01/06/2014

Pensamentos sobre a Páscoa («und bereiteten das Osterlamm»)


Uma continuação atrasada deste texto: Elogio do Pharaóh.

A questão que coloco aos Cristãos é a seguinte: sê-lo-íeis se Cristo não houvesse ressuscitado? Se não houvesse as cantilenas do três vezes santo, Hosanna, Hosanna, Cristo Ressuscitou, alethôs anésthe, nem nada disso. O que é para vós o Cristo? É a redenção pelo sacrifício? É a salvação de nós pelo sangue dele? O Filho do Homem sentado à direita do Pai. Mas e se assim não fosse? Se o Cristo fosse realmente aquilo e apenas aquilo que vós mesmo dissestes, se as mulheres houvessem chegado ao seu sepulchro naquela manhã de Domingo e houvessem chorado e houvessem vertido unguentos e à distância uma figura vestida de branco tivesse também ela vertido inconsoladas lágrimas? Se não houvesse salvação, se não houvesse sequer certeza de que a Morte virá um dia a ser destruída, se a fortaleza do Senhor subitamente não fosse mais inexpugnável? Se o Príncipe das Trevas eternamente lançasse o seu esgar sorrindo na direcção dos céus. Seríeis ainda assim Cristãos?

Se Cristo fosse nada mais que um homem. Ou melhor ainda, se Cristo fosse Deus tornado homem, mas as heresias fossem demasiado certas e, tornando-se homem, se tivesse tornado completamente homem, sem qualquer resquício de divindade, e sem que as palavras Santas saindo dos seus lábios fossem por quem quer que seja ouvidas. Se tivesse feito o Bem, tivesse sofrido da forma mais atroz possível, tivesse morrido. Se a história fosse apenas isso. Seríeis ainda assim Cristãos?

A beleza pura, o derrotado Bem do Cristianismo está nisso. É uma beleza que não existe mais quando o pó e o sangue se confundem com o ouro e com o incenso. A grandeza do Cristianismo, o Tao do Cristianismo, está na capacidade profundamente humana como derrotou os pagãos: derrotou os estóicos pois do grande Deus fez um homem. E sancionou a Lei da Stôa com um sacrifício excessivamente santo. O Cristo foi o primeiro que entendeu verdadeiramente a grande lei grega, que recebeu o ensinamento modificando-o: já não 'aprender pelo sofrimento', mas apenas 'pelo sofrimento'. A grande diferença sendo que já não é algo decretado pelo grande cosmos mas sim por alguém que, pregado a uma cruz, morre segundo a sua própria Lei.
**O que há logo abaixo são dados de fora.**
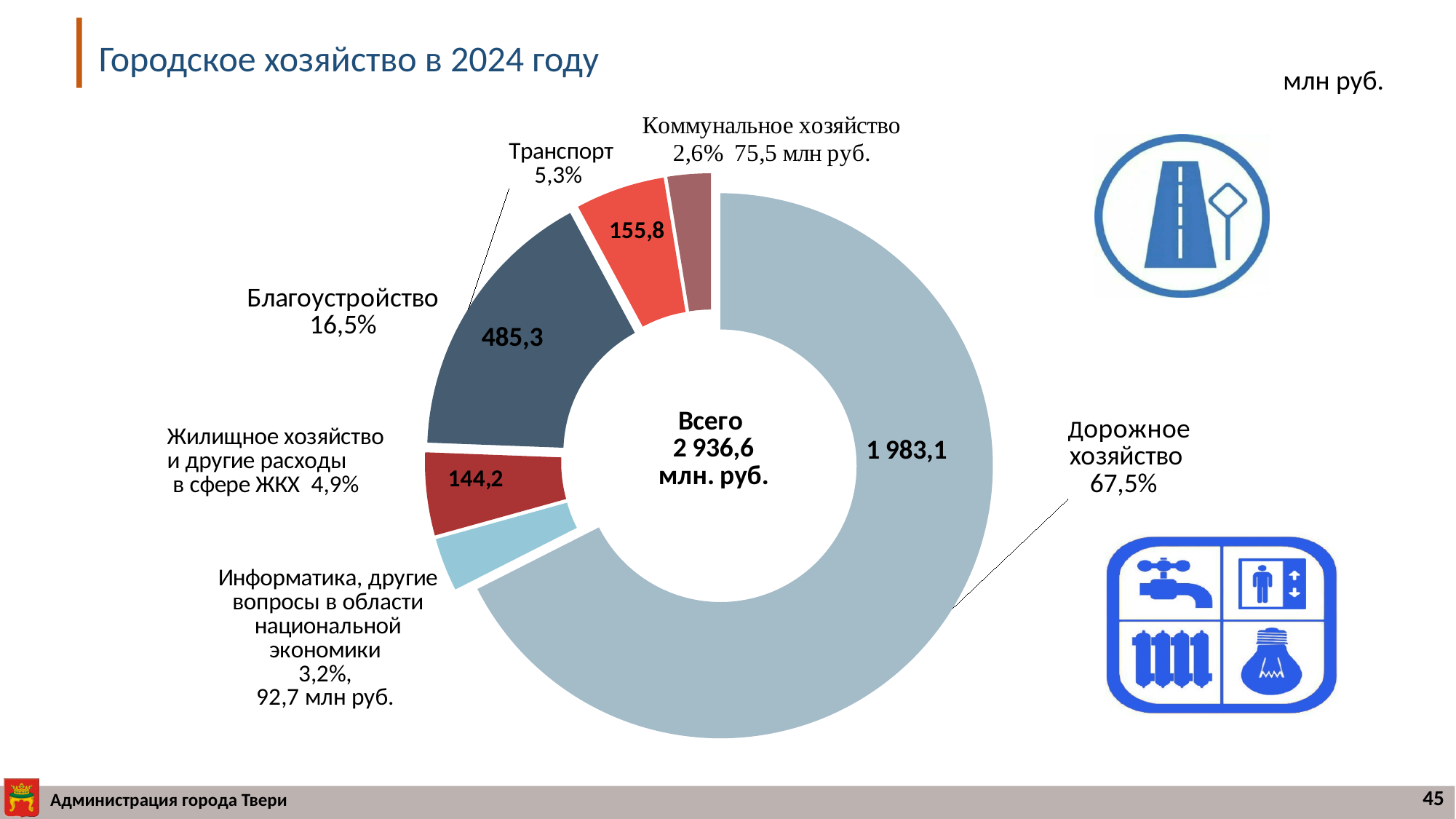
What is the total shown in the centre of the donut chart? 2 936,6 млн. руб. What is the value for Коммунальное хозяйство? 75,5 млн руб. How many categories does the donut chart show? 6 Which category has the largest value? Дорожное хозяйство Which is larger: Транспорт or Жилищное хозяйство и другие расходы в сфере ЖКХ? Транспорт What share of the total does Благоустройство account for? 16,5% What kind of chart is shown on the slide? Donut (pie) chart What share of the total does Информатика, другие вопросы в области национальной экономики account for? 3,2% What is the value for Дорожное хозяйство? 1 983,1 Which category has the smallest value? Коммунальное хозяйство What is the value for Транспорт? 155,8 What is the value for Благоустройство? 485,3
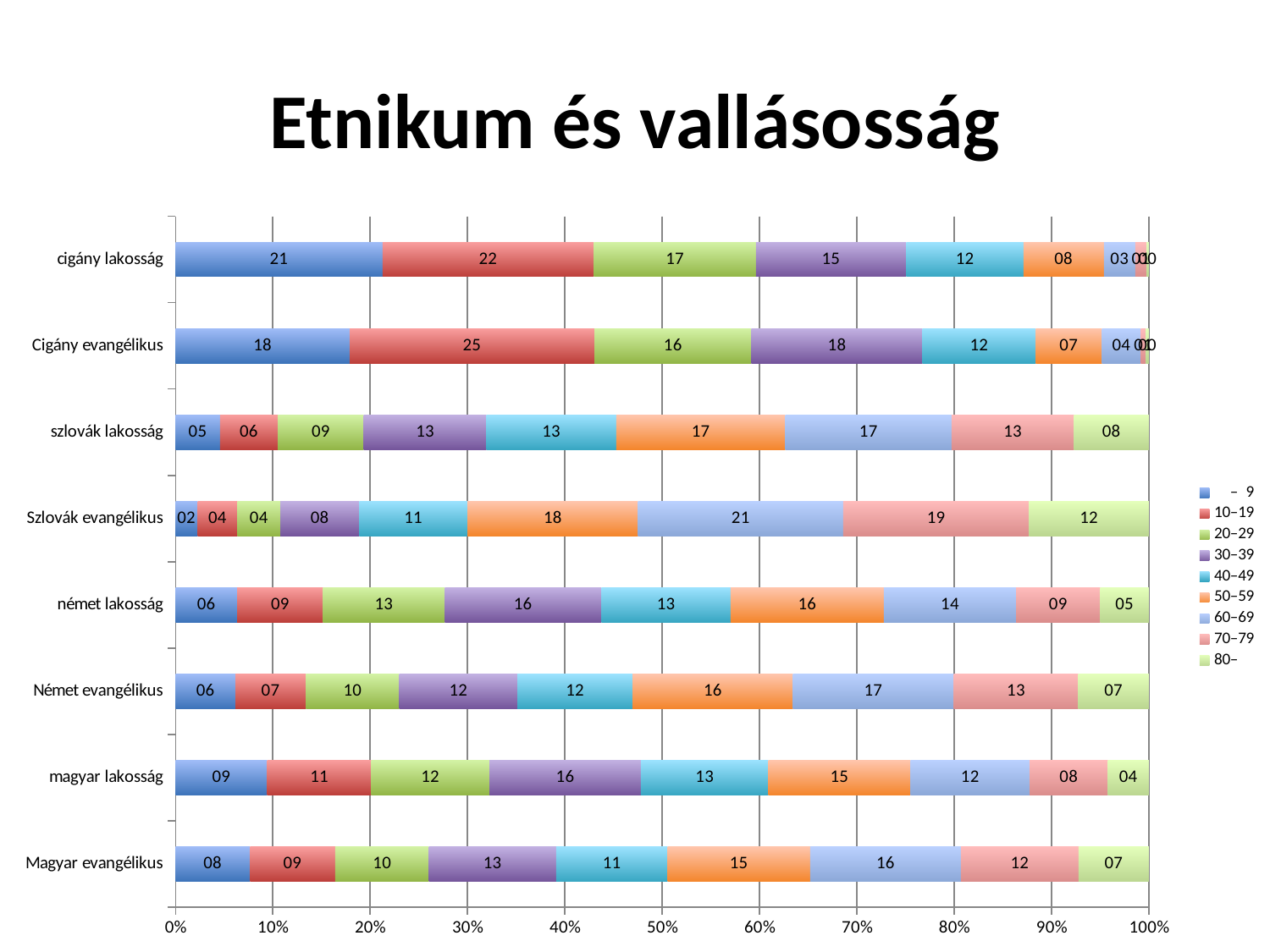
What is the value of the 30–39 series for német lakosság? 16 What kind of chart is shown on the slide? Stacked bar chart What is the difference between the 10–19 values for Cigány evangélikus and magyar lakosság? 14 What is the value of the 60–69 series for Szlovák evangélikus? 21 How many series does the legend list? 9 Which category has the highest value for the –9 series? cigány lakosság Which category has the lowest value for the –9 series? Szlovák evangélikus What is the title of the chart? Etnikum és vallásosság What is the value of the 10–19 series for cigány lakosság? 22 Which is larger: the 50–59 value for szlovák lakosság or the 50–59 value for Magyar evangélikus? szlovák lakosság What is the value of the 80– series for Magyar evangélikus? 07 How many categories are shown on the vertical axis of the chart? 8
No seu sangue diliu-se o paradoxo de Eutifronte.

O grande erro jaz no instante em que julgamos que o sofrimento irá resultar nalguma coisa. Nietzsche entendeu-o, é o Grande Ressentimento. Dizemos nós: Sofremos para. Sofreu por. É o pensamento mais abjecto que uma mente humana alguma vez concebeu: a verdade é que o sofrimento não serve para nada, e enoja-me quem às vítimas se refere nesses termos. A história da Igreja nada mais é que a recapitulação dos theológos de Job: dando sentido ao sofrimento pela vida eterna, pelos vindouros, pela glória de Deus. Deus, como Diana Soberana dos Vales, não se compraz com o sofrimento alheio: jamais alguém que sofreu o que ele sofreu poderia desejar a outrem que sofresse da mesma forma. Não há glória na dor. 

verdadeiro atheísmo ama a Deus. Ama a Deus porque ama a humanidade, cada homem e mulher individualmente, e Deus fez-se homem. Aqui é força ouvir: fez-se homem. Não temporariamente, não esporadicamente, mas fez-se homem. Deus foi um homem. Esse homem morreu, e Deus com ele, porque ele. Continuamos a amá-lo. Da sua morte, como da morte dum amigo, a morte dum irmão, nada poderá vir de bom. A última coisa que poderia dela advir seria a nossa redenção: quem aceitaria salvar-se à custa do sacrifício mortal do nosso irmão? (Essa pessoa não mereceria salvar-se.) Nós não podemos aceitar essa redenção, mesmo que se desse: temos que recusar até mesmo a sua possibilidade. Aceitá-la seria aceitar, seria querer a morte do Cristo. Eu não a quero. Foi gratuita, malvada, cruel. Com Maria Madalena, com Maria mãe de Tiago, e com Salomé também eu choro, é só e basta. Mas ser Cristão certamente não será nada isso.